== DIRECTIONS ==
In full and without change, retype the records.

== EXERCISE MATERIAL ==
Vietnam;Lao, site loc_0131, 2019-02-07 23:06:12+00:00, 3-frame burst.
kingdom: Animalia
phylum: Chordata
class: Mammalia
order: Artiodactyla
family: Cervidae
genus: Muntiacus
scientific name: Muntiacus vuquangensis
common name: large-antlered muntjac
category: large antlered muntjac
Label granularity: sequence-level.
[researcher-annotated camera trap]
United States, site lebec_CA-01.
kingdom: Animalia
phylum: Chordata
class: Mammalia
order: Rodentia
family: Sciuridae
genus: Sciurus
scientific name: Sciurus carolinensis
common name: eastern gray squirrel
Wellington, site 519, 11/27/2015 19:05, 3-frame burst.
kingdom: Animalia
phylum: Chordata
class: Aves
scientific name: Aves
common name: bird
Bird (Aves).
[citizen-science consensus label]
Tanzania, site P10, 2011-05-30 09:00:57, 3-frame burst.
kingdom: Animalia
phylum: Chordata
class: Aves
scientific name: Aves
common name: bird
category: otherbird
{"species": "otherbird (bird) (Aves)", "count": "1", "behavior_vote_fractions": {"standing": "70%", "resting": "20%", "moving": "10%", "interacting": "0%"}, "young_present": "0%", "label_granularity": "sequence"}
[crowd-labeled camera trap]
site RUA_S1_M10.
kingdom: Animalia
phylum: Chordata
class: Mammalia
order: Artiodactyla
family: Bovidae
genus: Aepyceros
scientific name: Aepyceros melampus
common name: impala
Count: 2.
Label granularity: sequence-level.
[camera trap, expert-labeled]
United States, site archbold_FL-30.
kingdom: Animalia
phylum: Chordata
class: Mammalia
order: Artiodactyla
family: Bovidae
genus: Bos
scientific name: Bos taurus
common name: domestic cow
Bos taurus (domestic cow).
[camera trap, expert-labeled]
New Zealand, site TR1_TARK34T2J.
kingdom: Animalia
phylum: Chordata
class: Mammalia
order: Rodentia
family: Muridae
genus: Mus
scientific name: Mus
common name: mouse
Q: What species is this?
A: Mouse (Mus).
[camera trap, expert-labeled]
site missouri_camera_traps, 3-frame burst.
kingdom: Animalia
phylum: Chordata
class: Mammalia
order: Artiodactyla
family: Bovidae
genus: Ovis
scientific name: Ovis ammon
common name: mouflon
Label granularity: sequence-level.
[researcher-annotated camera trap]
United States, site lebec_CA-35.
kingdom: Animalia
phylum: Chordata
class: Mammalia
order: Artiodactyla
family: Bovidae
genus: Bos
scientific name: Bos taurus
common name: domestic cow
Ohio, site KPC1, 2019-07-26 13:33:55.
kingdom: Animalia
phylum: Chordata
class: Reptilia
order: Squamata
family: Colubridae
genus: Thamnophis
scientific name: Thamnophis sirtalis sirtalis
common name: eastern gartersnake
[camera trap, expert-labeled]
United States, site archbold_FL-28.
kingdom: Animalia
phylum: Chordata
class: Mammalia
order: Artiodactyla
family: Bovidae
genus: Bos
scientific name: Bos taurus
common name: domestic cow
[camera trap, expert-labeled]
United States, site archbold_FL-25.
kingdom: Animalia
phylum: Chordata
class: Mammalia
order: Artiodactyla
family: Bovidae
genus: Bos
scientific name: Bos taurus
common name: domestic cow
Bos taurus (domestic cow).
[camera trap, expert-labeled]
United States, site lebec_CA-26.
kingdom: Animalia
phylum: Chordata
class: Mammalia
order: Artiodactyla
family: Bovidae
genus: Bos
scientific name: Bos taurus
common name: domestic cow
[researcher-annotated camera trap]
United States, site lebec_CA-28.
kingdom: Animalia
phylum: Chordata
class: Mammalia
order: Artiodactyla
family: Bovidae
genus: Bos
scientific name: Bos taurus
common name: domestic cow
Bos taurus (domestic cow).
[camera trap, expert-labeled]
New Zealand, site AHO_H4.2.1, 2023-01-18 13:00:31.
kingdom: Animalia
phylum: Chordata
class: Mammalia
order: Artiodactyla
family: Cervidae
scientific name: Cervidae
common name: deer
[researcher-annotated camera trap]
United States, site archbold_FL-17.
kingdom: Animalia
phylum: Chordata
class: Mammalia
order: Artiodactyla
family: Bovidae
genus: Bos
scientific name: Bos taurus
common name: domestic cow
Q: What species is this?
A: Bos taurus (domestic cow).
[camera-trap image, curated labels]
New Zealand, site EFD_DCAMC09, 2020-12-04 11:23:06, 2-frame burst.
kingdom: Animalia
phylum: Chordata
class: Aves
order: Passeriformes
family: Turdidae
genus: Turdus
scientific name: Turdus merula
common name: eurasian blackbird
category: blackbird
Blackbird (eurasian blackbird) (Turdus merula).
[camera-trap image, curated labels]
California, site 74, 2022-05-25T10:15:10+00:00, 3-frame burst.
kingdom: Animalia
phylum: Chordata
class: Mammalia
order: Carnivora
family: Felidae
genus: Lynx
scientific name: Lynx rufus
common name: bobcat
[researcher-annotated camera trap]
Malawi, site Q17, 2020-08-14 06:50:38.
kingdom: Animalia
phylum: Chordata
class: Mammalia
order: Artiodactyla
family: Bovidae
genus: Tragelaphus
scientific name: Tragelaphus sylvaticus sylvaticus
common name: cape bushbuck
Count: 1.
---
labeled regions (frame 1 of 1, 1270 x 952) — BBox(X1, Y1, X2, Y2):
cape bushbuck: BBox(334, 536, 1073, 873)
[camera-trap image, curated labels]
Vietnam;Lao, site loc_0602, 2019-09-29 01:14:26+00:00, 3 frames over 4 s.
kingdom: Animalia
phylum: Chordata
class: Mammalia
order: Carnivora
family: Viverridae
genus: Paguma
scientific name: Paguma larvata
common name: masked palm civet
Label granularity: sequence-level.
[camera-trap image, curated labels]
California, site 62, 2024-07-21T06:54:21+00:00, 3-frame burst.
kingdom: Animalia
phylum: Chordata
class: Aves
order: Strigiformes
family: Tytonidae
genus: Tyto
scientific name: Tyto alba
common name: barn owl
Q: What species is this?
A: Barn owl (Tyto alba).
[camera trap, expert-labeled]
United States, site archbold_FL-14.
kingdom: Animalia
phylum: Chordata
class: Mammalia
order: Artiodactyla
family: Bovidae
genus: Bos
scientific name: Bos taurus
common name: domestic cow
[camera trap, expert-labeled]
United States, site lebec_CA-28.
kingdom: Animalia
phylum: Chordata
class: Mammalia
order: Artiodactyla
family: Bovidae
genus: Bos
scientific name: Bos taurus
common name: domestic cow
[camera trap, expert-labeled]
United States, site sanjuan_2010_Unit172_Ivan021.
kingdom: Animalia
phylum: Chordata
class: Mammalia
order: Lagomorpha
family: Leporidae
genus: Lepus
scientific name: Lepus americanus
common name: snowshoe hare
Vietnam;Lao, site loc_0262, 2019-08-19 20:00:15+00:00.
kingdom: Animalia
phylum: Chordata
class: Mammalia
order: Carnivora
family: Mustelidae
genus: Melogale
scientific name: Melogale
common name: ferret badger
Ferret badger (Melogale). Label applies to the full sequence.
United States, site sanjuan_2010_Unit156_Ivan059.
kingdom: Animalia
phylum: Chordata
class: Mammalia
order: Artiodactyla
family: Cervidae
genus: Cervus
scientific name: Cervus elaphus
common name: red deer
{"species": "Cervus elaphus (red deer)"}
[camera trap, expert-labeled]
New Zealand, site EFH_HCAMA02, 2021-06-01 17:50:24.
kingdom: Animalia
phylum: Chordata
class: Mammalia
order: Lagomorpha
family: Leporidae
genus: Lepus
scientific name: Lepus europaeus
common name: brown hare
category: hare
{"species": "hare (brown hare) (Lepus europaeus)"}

== THE COMPLETED TASK ==
Vietnam;Lao, site loc_0131, 2019-02-07 23:06:12+00:00, 3-frame burst.
kingdom: Animalia
phylum: Chordata
class: Mammalia
order: Artiodactyla
family: Cervidae
genus: Muntiacus
scientific name: Muntiacus vuquangensis
common name: large-antlered muntjac
category: large antlered muntjac
Label granularity: sequence-level.
[researcher-annotated camera trap]
United States, site lebec_CA-01.
kingdom: Animalia
phylum: Chordata
class: Mammalia
order: Rodentia
family: Sciuridae
genus: Sciurus
scientific name: Sciurus carolinensis
common name: eastern gray squirrel
Wellington, site 519, 11/27/2015 19:05, 3-frame burst.
kingdom: Animalia
phylum: Chordata
class: Aves
scientific name: Aves
common name: bird
Bird (Aves).
[citizen-science consensus label]
Tanzania, site P10, 2011-05-30 09:00:57, 3-frame burst.
kingdom: Animalia
phylum: Chordata
class: Aves
scientific name: Aves
common name: bird
category: otherbird
{"species": "otherbird (bird) (Aves)", "count": "1", "behavior_vote_fractions": {"standing": "70%", "resting": "20%", "moving": "10%", "interacting": "0%"}, "young_present": "0%", "label_granularity": "sequence"}
[crowd-labeled camera trap]
site RUA_S1_M10.
kingdom: Animalia
phylum: Chordata
class: Mammalia
order: Artiodactyla
family: Bovidae
genus: Aepyceros
scientific name: Aepyceros melampus
common name: impala
Count: 2.
Label granularity: sequence-level.
[camera trap, expert-labeled]
United States, site archbold_FL-30.
kingdom: Animalia
phylum: Chordata
class: Mammalia
order: Artiodactyla
family: Bovidae
genus: Bos
scientific name: Bos taurus
common name: domestic cow
Bos taurus (domestic cow).
[camera trap, expert-labeled]
New Zealand, site TR1_TARK34T2J.
kingdom: Animalia
phylum: Chordata
class: Mammalia
order: Rodentia
family: Muridae
genus: Mus
scientific name: Mus
common name: mouse
Q: What species is this?
A: Mouse (Mus).
[camera trap, expert-labeled]
site missouri_camera_traps, 3-frame burst.
kingdom: Animalia
phylum: Chordata
class: Mammalia
order: Artiodactyla
family: Bovidae
genus: Ovis
scientific name: Ovis ammon
common name: mouflon
Label granularity: sequence-level.
[researcher-annotated camera trap]
United States, site lebec_CA-35.
kingdom: Animalia
phylum: Chordata
class: Mammalia
order: Artiodactyla
family: Bovidae
genus: Bos
scientific name: Bos taurus
common name: domestic cow
Ohio, site KPC1, 2019-07-26 13:33:55.
kingdom: Animalia
phylum: Chordata
class: Reptilia
order: Squamata
family: Colubridae
genus: Thamnophis
scientific name: Thamnophis sirtalis sirtalis
common name: eastern gartersnake
[camera trap, expert-labeled]
United States, site archbold_FL-28.
kingdom: Animalia
phylum: Chordata
class: Mammalia
order: Artiodactyla
family: Bovidae
genus: Bos
scientific name: Bos taurus
common name: domestic cow
[camera trap, expert-labeled]
United States, site archbold_FL-25.
kingdom: Animalia
phylum: Chordata
class: Mammalia
order: Artiodactyla
family: Bovidae
genus: Bos
scientific name: Bos taurus
common name: domestic cow
Bos taurus (domestic cow).
[camera trap, expert-labeled]
United States, site lebec_CA-26.
kingdom: Animalia
phylum: Chordata
class: Mammalia
order: Artiodactyla
family: Bovidae
genus: Bos
scientific name: Bos taurus
common name: domestic cow
[researcher-annotated camera trap]
United States, site lebec_CA-28.
kingdom: Animalia
phylum: Chordata
class: Mammalia
order: Artiodactyla
family: Bovidae
genus: Bos
scientific name: Bos taurus
common name: domestic cow
Bos taurus (domestic cow).
[camera trap, expert-labeled]
New Zealand, site AHO_H4.2.1, 2023-01-18 13:00:31.
kingdom: Animalia
phylum: Chordata
class: Mammalia
order: Artiodactyla
family: Cervidae
scientific name: Cervidae
common name: deer
[researcher-annotated camera trap]
United States, site archbold_FL-17.
kingdom: Animalia
phylum: Chordata
class: Mammalia
order: Artiodactyla
family: Bovidae
genus: Bos
scientific name: Bos taurus
common name: domestic cow
Q: What species is this?
A: Bos taurus (domestic cow).
[camera-trap image, curated labels]
New Zealand, site EFD_DCAMC09, 2020-12-04 11:23:06, 2-frame burst.
kingdom: Animalia
phylum: Chordata
class: Aves
order: Passeriformes
family: Turdidae
genus: Turdus
scientific name: Turdus merula
common name: eurasian blackbird
category: blackbird
Blackbird (eurasian blackbird) (Turdus merula).
[camera-trap image, curated labels]
California, site 74, 2022-05-25T10:15:10+00:00, 3-frame burst.
kingdom: Animalia
phylum: Chordata
class: Mammalia
order: Carnivora
family: Felidae
genus: Lynx
scientific name: Lynx rufus
common name: bobcat
[researcher-annotated camera trap]
Malawi, site Q17, 2020-08-14 06:50:38.
kingdom: Animalia
phylum: Chordata
class: Mammalia
order: Artiodactyla
family: Bovidae
genus: Tragelaphus
scientific name: Tragelaphus sylvaticus sylvaticus
common name: cape bushbuck
Count: 1.
---
labeled regions (frame 1 of 1, 1270 x 952) — BBox(X1, Y1, X2, Y2):
cape bushbuck: BBox(334, 536, 1073, 873)
[camera-trap image, curated labels]
Vietnam;Lao, site loc_0602, 2019-09-29 01:14:26+00:00, 3 frames over 4 s.
kingdom: Animalia
phylum: Chordata
class: Mammalia
order: Carnivora
family: Viverridae
genus: Paguma
scientific name: Paguma larvata
common name: masked palm civet
Label granularity: sequence-level.
[camera-trap image, curated labels]
California, site 62, 2024-07-21T06:54:21+00:00, 3-frame burst.
kingdom: Animalia
phylum: Chordata
class: Aves
order: Strigiformes
family: Tytonidae
genus: Tyto
scientific name: Tyto alba
common name: barn owl
Q: What species is this?
A: Barn owl (Tyto alba).
[camera trap, expert-labeled]
United States, site archbold_FL-14.
kingdom: Animalia
phylum: Chordata
class: Mammalia
order: Artiodactyla
family: Bovidae
genus: Bos
scientific name: Bos taurus
common name: domestic cow
[camera trap, expert-labeled]
United States, site lebec_CA-28.
kingdom: Animalia
phylum: Chordata
class: Mammalia
order: Artiodactyla
family: Bovidae
genus: Bos
scientific name: Bos taurus
common name: domestic cow
[camera trap, expert-labeled]
United States, site sanjuan_2010_Unit172_Ivan021.
kingdom: Animalia
phylum: Chordata
class: Mammalia
order: Lagomorpha
family: Leporidae
genus: Lepus
scientific name: Lepus americanus
common name: snowshoe hare
Vietnam;Lao, site loc_0262, 2019-08-19 20:00:15+00:00.
kingdom: Animalia
phylum: Chordata
class: Mammalia
order: Carnivora
family: Mustelidae
genus: Melogale
scientific name: Melogale
common name: ferret badger
Ferret badger (Melogale). Label applies to the full sequence.
United States, site sanjuan_2010_Unit156_Ivan059.
kingdom: Animalia
phylum: Chordata
class: Mammalia
order: Artiodactyla
family: Cervidae
genus: Cervus
scientific name: Cervus elaphus
common name: red deer
{"species": "Cervus elaphus (red deer)"}
[camera trap, expert-labeled]
New Zealand, site EFH_HCAMA02, 2021-06-01 17:50:24.
kingdom: Animalia
phylum: Chordata
class: Mammalia
order: Lagomorpha
family: Leporidae
genus: Lepus
scientific name: Lepus europaeus
common name: brown hare
category: hare
{"species": "hare (brown hare) (Lepus europaeus)"}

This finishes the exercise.